As térmicas na base também permitirão a interiorização do consumo de gás. A ideia é realizar leilões regionais. A perda de energia em gasoduto é próxima de zero, enquanto em linha de transmissão é de cerca de 15% a 17%. Com isso, há também o desenvolvimento regional já que o gasoduto pode ser seccionado, enquanto uma linha de transmissão, não. Ou seja, ao longo do percurso do gasoduto, é possível seccionar nas cidades, onde ele vai passando. Assim, ele vai poder colocar gás em carro, GNV, colocar gás em uma indústria local, e inclusive, levar gás até as residências e comércio, substituindo o botijão de gás.

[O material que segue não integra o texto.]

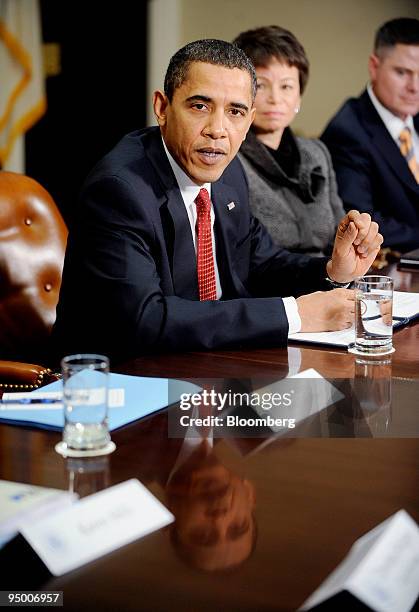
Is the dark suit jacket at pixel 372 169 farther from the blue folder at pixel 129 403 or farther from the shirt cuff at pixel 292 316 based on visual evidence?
the blue folder at pixel 129 403

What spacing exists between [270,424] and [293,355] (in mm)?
450

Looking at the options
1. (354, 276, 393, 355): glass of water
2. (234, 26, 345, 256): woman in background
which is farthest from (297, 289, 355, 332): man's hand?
(234, 26, 345, 256): woman in background

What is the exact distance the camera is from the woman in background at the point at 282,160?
126 inches

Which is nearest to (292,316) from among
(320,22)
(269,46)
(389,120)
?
(269,46)

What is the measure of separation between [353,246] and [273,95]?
51.4 inches

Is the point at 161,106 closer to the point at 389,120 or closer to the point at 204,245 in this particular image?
the point at 204,245

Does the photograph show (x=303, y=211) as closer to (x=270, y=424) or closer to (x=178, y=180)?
(x=178, y=180)

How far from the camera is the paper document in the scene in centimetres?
183

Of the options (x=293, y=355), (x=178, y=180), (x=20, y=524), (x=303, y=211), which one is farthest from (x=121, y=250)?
(x=303, y=211)

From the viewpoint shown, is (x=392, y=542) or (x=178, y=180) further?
(x=178, y=180)

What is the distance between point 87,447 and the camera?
1202mm

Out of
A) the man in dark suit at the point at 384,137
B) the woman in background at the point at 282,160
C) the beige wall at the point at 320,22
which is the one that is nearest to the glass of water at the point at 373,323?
the woman in background at the point at 282,160

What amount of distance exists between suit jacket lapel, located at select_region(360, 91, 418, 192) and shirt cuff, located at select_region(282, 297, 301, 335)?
2.16m

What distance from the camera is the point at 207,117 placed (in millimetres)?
2154
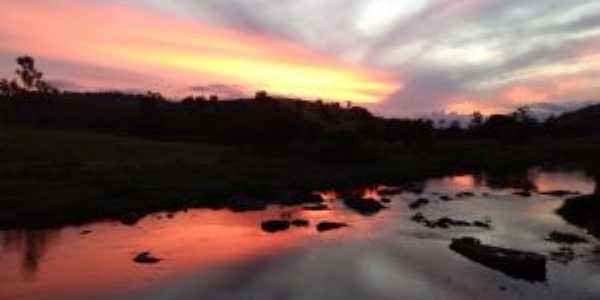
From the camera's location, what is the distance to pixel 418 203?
84188 millimetres

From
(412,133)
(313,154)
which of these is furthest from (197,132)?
(412,133)

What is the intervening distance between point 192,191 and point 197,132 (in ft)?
270

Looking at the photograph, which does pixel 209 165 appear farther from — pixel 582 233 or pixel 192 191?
pixel 582 233

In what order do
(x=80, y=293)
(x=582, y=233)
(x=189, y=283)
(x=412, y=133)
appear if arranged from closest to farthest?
(x=80, y=293) < (x=189, y=283) < (x=582, y=233) < (x=412, y=133)

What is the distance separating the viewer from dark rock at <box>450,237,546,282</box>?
146 ft

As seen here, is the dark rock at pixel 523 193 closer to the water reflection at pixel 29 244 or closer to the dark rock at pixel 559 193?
the dark rock at pixel 559 193

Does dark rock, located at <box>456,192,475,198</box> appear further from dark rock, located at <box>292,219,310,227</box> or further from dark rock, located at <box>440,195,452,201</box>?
dark rock, located at <box>292,219,310,227</box>

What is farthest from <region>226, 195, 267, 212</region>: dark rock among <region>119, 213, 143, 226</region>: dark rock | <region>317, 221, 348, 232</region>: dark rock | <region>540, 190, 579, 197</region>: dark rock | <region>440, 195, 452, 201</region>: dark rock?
<region>540, 190, 579, 197</region>: dark rock

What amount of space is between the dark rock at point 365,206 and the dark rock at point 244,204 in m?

A criação de uma única agência de energia
Há também outras mudanças necessárias. O setor de gás é um setor parecido com o elétrico, por se tratar de indústrias de rede. O setor elétrico brasileiro é um setor de sucesso. 98% dos brasileiros tem acesso à energia elétrica. Não tem nenhum serviço público que tenha tanto acesso, que seja universalizado, como a energia elétrica no Brasil. Desde a época do governo Fernando Henrique, as privatizações no setor elétrico têm tido sucesso. A última privatização que precisa ser feita é a da Eletrobras, que está atualmente tramitando no Congresso Nacional.
O setor de gás atual é o setor elétrico de 30 anos atrás. É necessária a criação de um operador nacional de gás natural, como o ONS no caso da energia elétrica. É preciso também criar uma câmara de compensação de liquidação de contratos como a Câmara de Compensação da Energia Elétrica (CCEE). Uma opção ainda melhor é juntar tudo na ONS e na CCEE, que já existem hoje, criando um Operador Nacional do Sistema de Energia e uma Câmara de compensação e liquidação de contratos de energia. Isso seria um primeiro passo para criar no Brasil uma agência de energia.

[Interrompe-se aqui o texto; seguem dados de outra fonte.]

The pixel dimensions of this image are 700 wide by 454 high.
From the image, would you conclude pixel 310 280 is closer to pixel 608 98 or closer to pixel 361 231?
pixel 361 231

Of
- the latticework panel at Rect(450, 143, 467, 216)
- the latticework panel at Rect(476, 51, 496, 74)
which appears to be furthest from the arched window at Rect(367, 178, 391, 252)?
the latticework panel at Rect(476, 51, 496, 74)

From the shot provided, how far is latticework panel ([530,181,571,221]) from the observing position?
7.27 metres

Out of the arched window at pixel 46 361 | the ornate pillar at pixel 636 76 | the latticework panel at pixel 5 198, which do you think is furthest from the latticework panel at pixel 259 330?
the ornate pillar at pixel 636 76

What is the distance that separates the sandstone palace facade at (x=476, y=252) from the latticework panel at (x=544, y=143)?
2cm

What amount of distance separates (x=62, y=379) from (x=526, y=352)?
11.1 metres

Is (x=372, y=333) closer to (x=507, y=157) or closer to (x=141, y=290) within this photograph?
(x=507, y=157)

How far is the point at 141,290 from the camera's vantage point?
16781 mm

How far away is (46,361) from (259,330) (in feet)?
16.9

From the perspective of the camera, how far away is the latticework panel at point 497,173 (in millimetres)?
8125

No Brasil, não faz mais sentido, atualmente, ter uma agência de energia elétrica e uma agência nacional do petróleo. A ANP foi criada em 1997, porque era preciso ter uma agência para ser uma espécie de fiador para atrair investidores para o setor de petróleo, porque havia um monopólio gigantesco da Petrobras. No entanto, não tem mais isso. Não faz sentido ter uma agência reguladora que trata de gasolina e diesel. Gasolina, diesel e petróleo, por se tratarem de commodities, têm seus valores estabelecidos em preço. Uma agência reguladora só faz sentido quando o setor tem tarifa. Assim, o gás natural deveria ir para essa agência de energia.
Adriano Pires é sócio-fundador e diretor do Centro Brasileiro de Infra Estrutura (CBIE). Doutor em Economia Industrial pela Universidade Paris XIII (1987), mestre em Planejamento Energético pela COPPE/UFRJ (1983) e graduado em Economia formado pela Universidade Federal do Rio de Janeiro (1980).